Die Urburschenschaft

Innerhalb der frühen Corps regten sich bald Bestrebungen, die landsmannschaftliche Gliederung der Studenten an den Universitäten abzuschaffen und alle Studenten („Burschen“) in einer einheitlichen "Burschenschaft" zusammenzuführen. Auch in der Politik sollte die Kleinstaaterei zugunsten eines vereinten Deutschlands abgeschafft werden. Protagonisten dieser Ideen waren zum Beispiel „Turnvater“ Friedrich Ludwig Jahn, Ernst Moritz Arndt, Johann Gottlieb Fichte und Jakob Friedrich Fries.

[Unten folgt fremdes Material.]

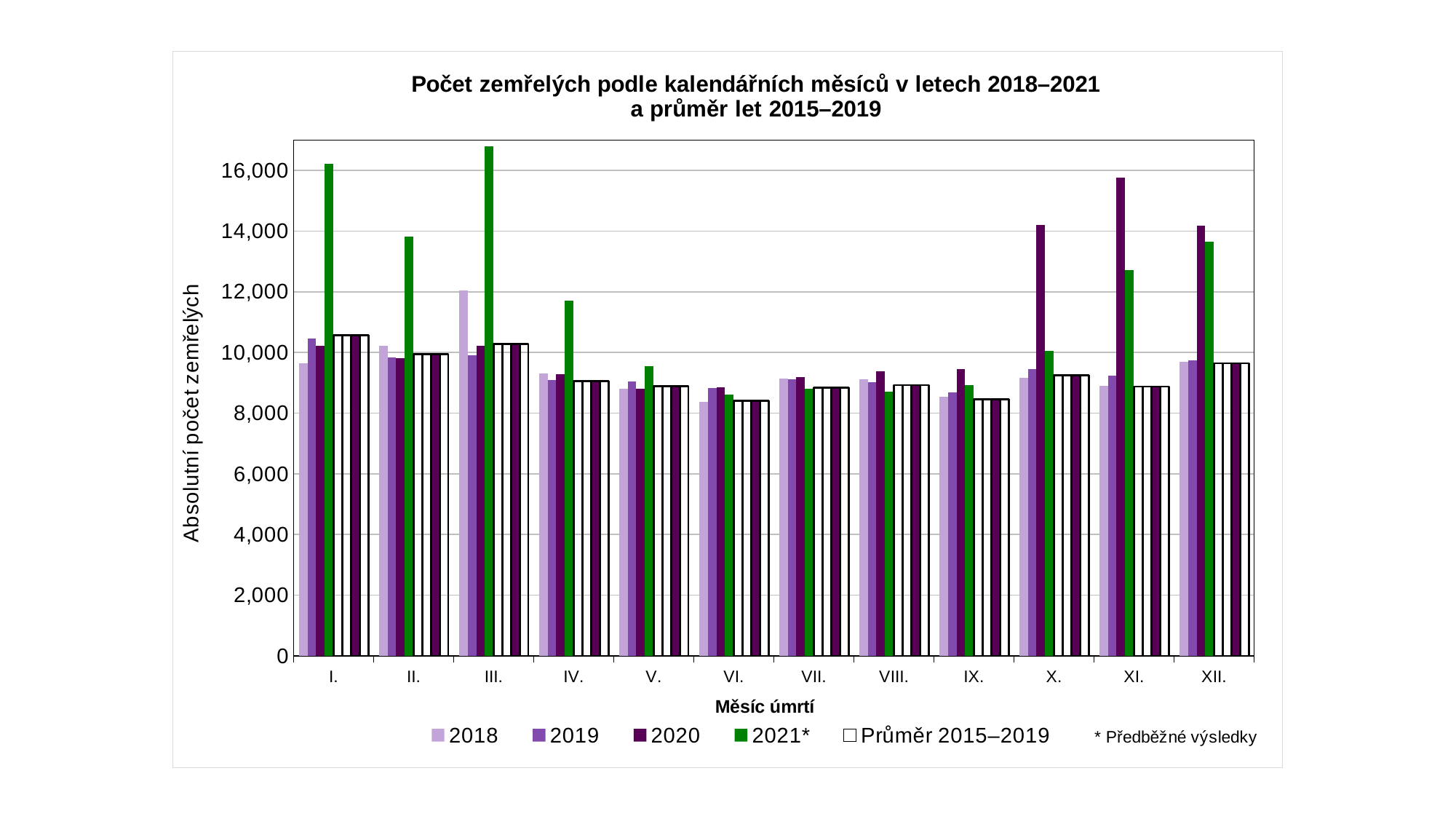
For month X., which is larger: the 2020 value or the 2021* value? 2020 What kind of chart is shown on the slide? bar chart How many months (categories) are shown on the x axis? 12 Is the 2021* value for month III. greater or less than 16,000? greater In which month is the 2020 value the highest? XI. Is the 2021* value for month I. greater or less than 14,000? greater For month I., which is larger: the 2020 value or the 2021* value? 2021* Is the 2018 value for month III. greater or less than 10,000? greater In which month is the 2021* value the highest? III. What is the title of the x axis? Měsíc úmrtí How many series does the legend list? 5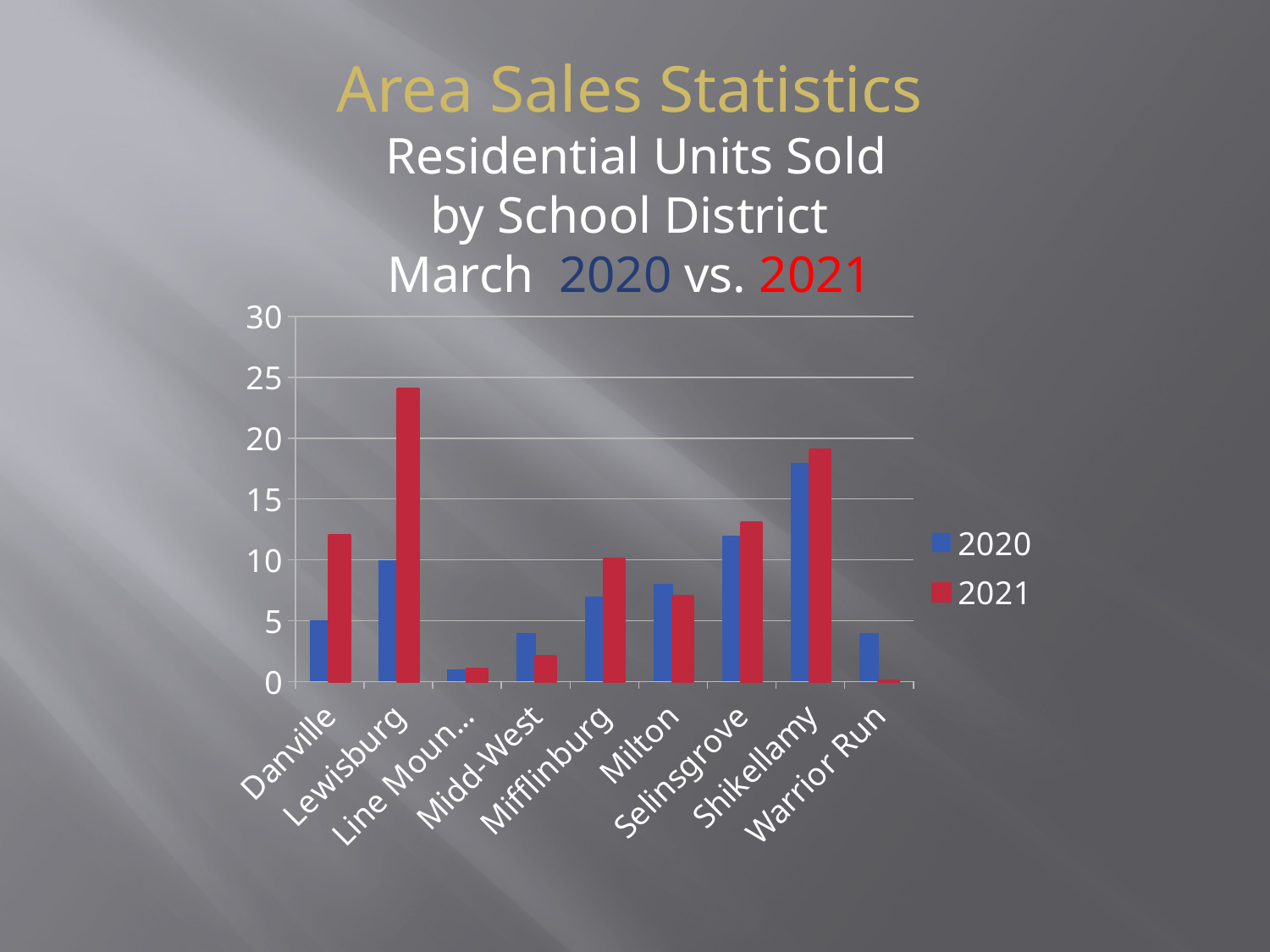
What is the 2020 value for Lewisburg? 10 Which school district has the highest value for 2020? Shikellamy How many school districts are shown on the x axis? 9 Which school district has the lowest value for 2021? Warrior Run For Midd-West, which year has the larger value, 2020 or 2021? 2020 Is the 2021 value for Lewisburg greater or less than 20? greater For Danville, which year has the larger value, 2020 or 2021? 2021 Is the 2020 value for Shikellamy greater or less than 15? greater Which school district has the highest value for 2021? Lewisburg How many series does the legend list? 2 Which colour represents the 2021 series in the legend? red What kind of chart is shown on the slide? bar chart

Schon kurz nach den Befreiungskriegen gründete sich am 1. November 1814 in Halle (Saale) eine Teutonia, die noch stark in den landsmannschaftlichen Traditionen der frühen Corps verwurzelt war. Sie verwendete zwar noch nicht die Bezeichnung "Burschenschaft", verfolgte aber schon ähnliche Ziele und stellte sich bereits gegen den Senioren-Convent (SC) der Corps. Aus ihr entwickelte sich in den kommenden Jahren die "teutonische Bewegung", die zur Gründung ähnlicher Zusammenschlüsse an anderen deutschen Universitäten führte. So gründete sich in Gießen mit ähnlichen Zielen der Teutsche Lesegesellschaft. Einige dieser Verbindungen wandelten sich aber im Laufe der Zeit wieder in Corps um und traten dem jeweiligen SC bei. Andere existierten parallel zu den Burschenschaften und schlossen sich später der Burschenschaftsbewegung an.